— Begin Data extract —

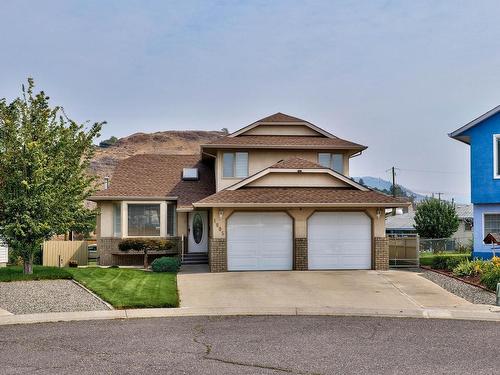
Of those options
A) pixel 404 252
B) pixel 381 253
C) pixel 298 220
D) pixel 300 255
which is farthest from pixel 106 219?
pixel 404 252

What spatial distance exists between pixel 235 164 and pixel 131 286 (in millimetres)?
12128

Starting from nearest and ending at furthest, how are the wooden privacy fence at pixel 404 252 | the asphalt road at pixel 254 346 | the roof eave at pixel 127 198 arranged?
the asphalt road at pixel 254 346 → the wooden privacy fence at pixel 404 252 → the roof eave at pixel 127 198

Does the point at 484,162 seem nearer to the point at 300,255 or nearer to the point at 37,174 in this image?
the point at 300,255

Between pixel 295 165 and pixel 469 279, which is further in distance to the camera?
pixel 295 165

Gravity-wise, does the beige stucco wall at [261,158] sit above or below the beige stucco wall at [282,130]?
below

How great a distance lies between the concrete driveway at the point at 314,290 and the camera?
17.7 m

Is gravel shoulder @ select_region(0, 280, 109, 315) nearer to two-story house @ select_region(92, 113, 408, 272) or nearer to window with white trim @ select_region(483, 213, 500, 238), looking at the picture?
two-story house @ select_region(92, 113, 408, 272)

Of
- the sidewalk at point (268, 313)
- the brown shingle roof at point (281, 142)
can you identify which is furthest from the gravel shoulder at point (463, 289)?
the brown shingle roof at point (281, 142)

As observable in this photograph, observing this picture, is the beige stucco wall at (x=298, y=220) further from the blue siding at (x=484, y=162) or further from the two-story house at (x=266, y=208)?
the blue siding at (x=484, y=162)

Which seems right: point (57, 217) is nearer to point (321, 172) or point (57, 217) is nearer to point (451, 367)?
point (321, 172)

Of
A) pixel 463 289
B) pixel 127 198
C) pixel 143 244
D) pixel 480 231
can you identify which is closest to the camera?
pixel 463 289

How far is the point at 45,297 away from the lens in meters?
17.8

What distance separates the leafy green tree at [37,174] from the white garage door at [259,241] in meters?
6.23

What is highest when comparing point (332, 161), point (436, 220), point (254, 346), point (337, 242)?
point (332, 161)
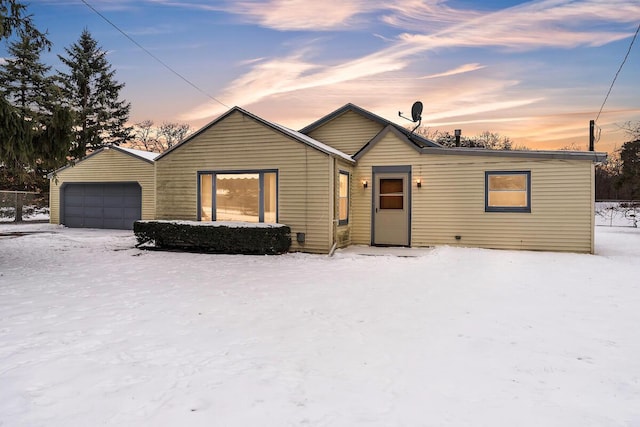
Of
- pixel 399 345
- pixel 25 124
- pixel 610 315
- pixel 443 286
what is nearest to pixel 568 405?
pixel 399 345

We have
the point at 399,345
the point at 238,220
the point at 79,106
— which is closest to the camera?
the point at 399,345

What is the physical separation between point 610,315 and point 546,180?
6.78 meters

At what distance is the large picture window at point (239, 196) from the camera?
1153 centimetres

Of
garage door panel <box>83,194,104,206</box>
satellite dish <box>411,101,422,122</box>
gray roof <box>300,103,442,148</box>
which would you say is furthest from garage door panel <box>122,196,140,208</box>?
satellite dish <box>411,101,422,122</box>

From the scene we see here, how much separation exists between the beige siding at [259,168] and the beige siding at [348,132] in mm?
3613

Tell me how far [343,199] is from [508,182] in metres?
4.87

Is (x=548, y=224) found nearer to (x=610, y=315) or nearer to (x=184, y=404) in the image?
(x=610, y=315)

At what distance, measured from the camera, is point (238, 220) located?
11750mm

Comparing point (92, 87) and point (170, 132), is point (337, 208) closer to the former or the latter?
point (92, 87)

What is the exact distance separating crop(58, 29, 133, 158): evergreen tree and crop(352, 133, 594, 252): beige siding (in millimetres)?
28687

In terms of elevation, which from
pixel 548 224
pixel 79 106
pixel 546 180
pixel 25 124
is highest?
pixel 79 106

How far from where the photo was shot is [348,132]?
567 inches

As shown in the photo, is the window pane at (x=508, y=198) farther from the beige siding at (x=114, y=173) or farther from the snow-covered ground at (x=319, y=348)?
the beige siding at (x=114, y=173)

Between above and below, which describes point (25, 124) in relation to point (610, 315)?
above
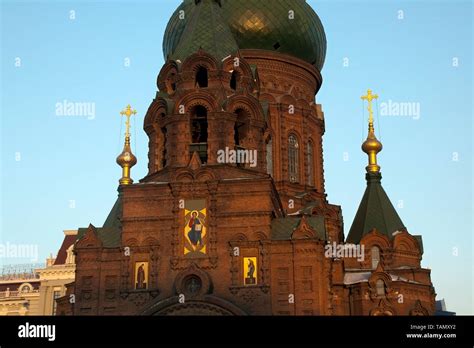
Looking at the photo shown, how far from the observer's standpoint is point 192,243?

— End Data extract —

What the task asks: Every entry should be returned exactly as written, minus the pictures.

Exercise output:
Of those options
A) pixel 404 252
B) pixel 381 253
C) pixel 298 220
D) pixel 300 255
which is farthest from pixel 106 219?
pixel 404 252

What spatial distance exists between pixel 235 164 and pixel 131 286 (in millimetres)?
12128

Starting from nearest and ending at furthest, how are the wooden privacy fence at pixel 404 252 | the asphalt road at pixel 254 346 | the roof eave at pixel 127 198 arranged?
the asphalt road at pixel 254 346 → the wooden privacy fence at pixel 404 252 → the roof eave at pixel 127 198

Does the point at 484,162 seem nearer to the point at 300,255 or nearer to the point at 37,174 in this image?
the point at 300,255

Between pixel 295 165 and pixel 469 279, which is further in distance to the camera?
pixel 295 165

Gravity-wise, does the beige stucco wall at [261,158] sit above or below the beige stucco wall at [282,130]?
below

How great a distance lies between the concrete driveway at the point at 314,290 and the camera?
17.7 m

Is gravel shoulder @ select_region(0, 280, 109, 315) nearer to two-story house @ select_region(92, 113, 408, 272) or nearer to window with white trim @ select_region(483, 213, 500, 238), looking at the picture?
two-story house @ select_region(92, 113, 408, 272)

Of
- the sidewalk at point (268, 313)
- the brown shingle roof at point (281, 142)
can you identify which is furthest from the gravel shoulder at point (463, 289)?
the brown shingle roof at point (281, 142)

As observable in this photograph, observing this picture, is the beige stucco wall at (x=298, y=220) further from the blue siding at (x=484, y=162) or further from the two-story house at (x=266, y=208)?
the blue siding at (x=484, y=162)

Which seems right: point (57, 217) is nearer to point (321, 172) or point (57, 217) is nearer to point (451, 367)?
point (321, 172)

Of
A) pixel 463 289
B) pixel 127 198
C) pixel 143 244
D) pixel 480 231
can you identify which is closest to the camera?
pixel 463 289

How far is the point at 45,297 away from the lens in meters?
17.8

What distance separates the leafy green tree at [37,174] from the white garage door at [259,241] in meters?
6.23

What is highest when comparing point (332, 161), point (436, 220), point (254, 346), point (337, 242)?
point (332, 161)
Of
- pixel 399 345
- pixel 25 124
- pixel 610 315
- pixel 443 286
what is nearest to pixel 568 405?
pixel 399 345

We have
the point at 399,345
the point at 238,220
the point at 79,106
— which is closest to the camera?
the point at 399,345

What is the physical separation between point 610,315 and point 546,180?
6.78 meters

At what distance is the large picture window at point (239, 196) from the camera?
1153 centimetres

Of
garage door panel <box>83,194,104,206</box>
satellite dish <box>411,101,422,122</box>
gray roof <box>300,103,442,148</box>
which would you say is furthest from garage door panel <box>122,196,140,208</box>?
satellite dish <box>411,101,422,122</box>

From the scene we see here, how much separation exists between the beige siding at [259,168] and the beige siding at [348,132] in mm?
3613

Tell me how far [343,199] is from [508,182] in metres?
4.87

Is (x=548, y=224) found nearer to (x=610, y=315) or nearer to (x=184, y=404) in the image?
(x=610, y=315)

At what distance, measured from the camera, is point (238, 220) located?
11750mm

Comparing point (92, 87) and point (170, 132), is point (337, 208) closer to the former or the latter?
point (92, 87)

What is the exact distance separating crop(58, 29, 133, 158): evergreen tree and crop(352, 133, 594, 252): beige siding (in millimetres)?
28687

In terms of elevation, which from
pixel 548 224
pixel 79 106
pixel 546 180
pixel 25 124
is highest?
pixel 79 106

How far from where the photo was shot is [348,132]?
567 inches

As shown in the photo, is the window pane at (x=508, y=198) farther from the beige siding at (x=114, y=173) or farther from the snow-covered ground at (x=319, y=348)?
the beige siding at (x=114, y=173)

Between above and below, which describes point (25, 124) in relation to point (610, 315)?
above
Looking at the photo shown, how far from the observer's standpoint is point 192,243?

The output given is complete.